What must a Bb.Q Chicken franchisee do to cooperate with the franchisor regarding the security interest?
Bb_Q_Chicken Franchise · 2025 FDDAnswer from 2025 FDD Document
21.6 Security Agreement
To secure payment of all sums owing to Franchisor from Franchisee, whether they be Royalty Fees, Brand Development Fee, and/or other fees, costs, damages, or reimbursements pursuant to this Agreement or any other agreement between Franchisor and Franchisee and/or Principal(s), Franchisee grants Franchisor a security interest in the Collateral (as hereafter defined) and further agrees:
- 21.6.1 The Collateral means all furniture, fixtures, equipment, signage, inventory, and supplies of the Franchised Business, wherever located, that are now owned or hereafter acquired, and any additions, substitutions, replacements, or products thereof or proceeds therefor.
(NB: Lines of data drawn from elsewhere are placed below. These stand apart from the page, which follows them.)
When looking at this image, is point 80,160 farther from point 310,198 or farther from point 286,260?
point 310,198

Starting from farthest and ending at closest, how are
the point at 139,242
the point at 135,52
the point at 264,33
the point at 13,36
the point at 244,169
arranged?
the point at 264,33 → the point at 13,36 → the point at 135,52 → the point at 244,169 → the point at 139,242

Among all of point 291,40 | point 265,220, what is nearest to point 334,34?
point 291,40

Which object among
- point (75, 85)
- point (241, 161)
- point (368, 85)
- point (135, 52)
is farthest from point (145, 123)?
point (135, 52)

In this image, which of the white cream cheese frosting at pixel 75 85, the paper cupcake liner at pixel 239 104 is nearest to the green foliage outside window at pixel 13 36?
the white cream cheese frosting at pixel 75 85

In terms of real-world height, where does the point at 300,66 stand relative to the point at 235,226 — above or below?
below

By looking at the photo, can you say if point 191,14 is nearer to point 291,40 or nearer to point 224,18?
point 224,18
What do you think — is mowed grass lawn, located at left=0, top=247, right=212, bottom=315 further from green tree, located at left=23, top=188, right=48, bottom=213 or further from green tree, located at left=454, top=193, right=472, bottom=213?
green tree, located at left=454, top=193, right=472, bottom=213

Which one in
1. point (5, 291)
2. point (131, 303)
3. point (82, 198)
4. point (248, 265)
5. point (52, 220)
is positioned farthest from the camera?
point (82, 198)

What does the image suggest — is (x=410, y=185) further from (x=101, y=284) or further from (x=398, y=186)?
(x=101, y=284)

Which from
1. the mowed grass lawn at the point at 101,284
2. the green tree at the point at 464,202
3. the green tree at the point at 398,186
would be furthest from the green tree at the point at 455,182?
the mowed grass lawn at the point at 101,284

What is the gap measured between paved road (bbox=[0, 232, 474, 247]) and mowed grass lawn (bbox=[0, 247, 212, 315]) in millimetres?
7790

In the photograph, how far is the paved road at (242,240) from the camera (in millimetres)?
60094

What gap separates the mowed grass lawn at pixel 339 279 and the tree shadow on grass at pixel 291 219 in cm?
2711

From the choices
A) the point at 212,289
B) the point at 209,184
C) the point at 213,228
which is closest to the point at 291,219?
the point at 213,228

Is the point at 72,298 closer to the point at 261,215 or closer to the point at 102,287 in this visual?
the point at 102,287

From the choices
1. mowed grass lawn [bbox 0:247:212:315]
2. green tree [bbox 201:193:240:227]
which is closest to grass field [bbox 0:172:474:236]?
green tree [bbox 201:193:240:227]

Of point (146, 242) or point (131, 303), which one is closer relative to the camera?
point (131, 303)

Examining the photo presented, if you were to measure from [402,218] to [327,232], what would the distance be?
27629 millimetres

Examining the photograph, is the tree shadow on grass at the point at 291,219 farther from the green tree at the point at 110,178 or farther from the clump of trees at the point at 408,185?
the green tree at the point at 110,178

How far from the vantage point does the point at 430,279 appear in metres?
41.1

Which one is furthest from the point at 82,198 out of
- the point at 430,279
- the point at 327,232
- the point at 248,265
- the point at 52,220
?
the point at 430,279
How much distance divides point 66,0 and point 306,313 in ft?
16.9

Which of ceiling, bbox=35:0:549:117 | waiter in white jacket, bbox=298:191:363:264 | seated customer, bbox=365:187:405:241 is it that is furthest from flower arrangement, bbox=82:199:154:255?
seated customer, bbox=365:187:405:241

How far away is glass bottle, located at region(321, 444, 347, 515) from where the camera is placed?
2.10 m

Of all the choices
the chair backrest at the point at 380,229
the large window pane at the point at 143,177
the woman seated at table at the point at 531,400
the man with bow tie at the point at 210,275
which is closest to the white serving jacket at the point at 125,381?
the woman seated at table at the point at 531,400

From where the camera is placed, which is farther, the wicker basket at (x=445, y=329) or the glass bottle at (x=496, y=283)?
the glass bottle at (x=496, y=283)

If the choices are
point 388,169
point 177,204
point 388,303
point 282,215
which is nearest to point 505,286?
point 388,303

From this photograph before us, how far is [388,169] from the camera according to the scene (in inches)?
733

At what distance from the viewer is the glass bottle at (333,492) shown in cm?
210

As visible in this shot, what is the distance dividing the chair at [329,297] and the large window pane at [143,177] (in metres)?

- 21.6.2 This Agreement shall be deemed a security agreement, and Franchisor, in Franchisor's discretion, may file with applicable state agencies or offices this Agreement and/or one or more financing statements indicating Franchisor's secured interest in the Collateral. Franchisee shall cooperate with Franchisor and shall execute such documents as may be necessary for Franchisor to perfect its security interests.
- 21.6.3 Upon a default of this Agreement by Franchisee, all sums owing to Franchisor from Franchisee shall be immediately due and payable, and Franchisor shall have the immediate right to possession and use of the Collateral, which includes Franchisor right to enter upon any premises, without legal process, where the Collateral may be found. Franchisor further shall have all rights, options, duties,
and remedies of a secured party pursuant to the Uniform Commercial Code, as adopted by the State where the Collateral is located, including the right to dispose of the Collateral in accordance therewith.
21.6.4 Franchisor's exercise of its rights with regard to the Collateral are in addition to and not exclusive of any other rights or remedies that Franchisor may have pursuant to this Agreement, at law, or in equity for Franchisee's breach of this Agreement.
Source: Item 23 — RECEIPTS (FDD pages 62–283)
What This Means (2025 FDD)
According to Bb.Q Chicken's 2025 Franchise Disclosure Document, to secure the payment of all sums owed to Bb.Q Chicken, the franchisee must grant Bb.Q Chicken a security interest in the collateral. The collateral includes all furniture, fixtures, equipment, signage, inventory, and supplies of the franchised business, regardless of location, whether currently owned or acquired in the future, including any additions, substitutions, replacements, or products derived from them.
Furthermore, the franchise agreement itself is considered a security agreement. Bb.Q Chicken, at its discretion, can file the agreement or financing statements with state agencies to indicate its secured interest in the collateral. The franchisee is obligated to cooperate with Bb.Q Chicken and execute any documents necessary for Bb.Q Chicken to perfect its security interests.
In the event of a default on the agreement by the franchisee, all outstanding sums become immediately due and payable to Bb.Q Chicken. Bb.Q Chicken has the right to immediate possession and use of the collateral, including the right to enter any premises where the collateral is located without legal process. Additionally, Bb.Q Chicken possesses all the rights, options, duties, and remedies of a secured party as defined by the Uniform Commercial Code in the state where the collateral is located, including the right to dispose of the collateral accordingly. Bb.Q Chicken's rights regarding the collateral are in addition to any other legal or equitable remedies available for the franchisee's breach of the agreement.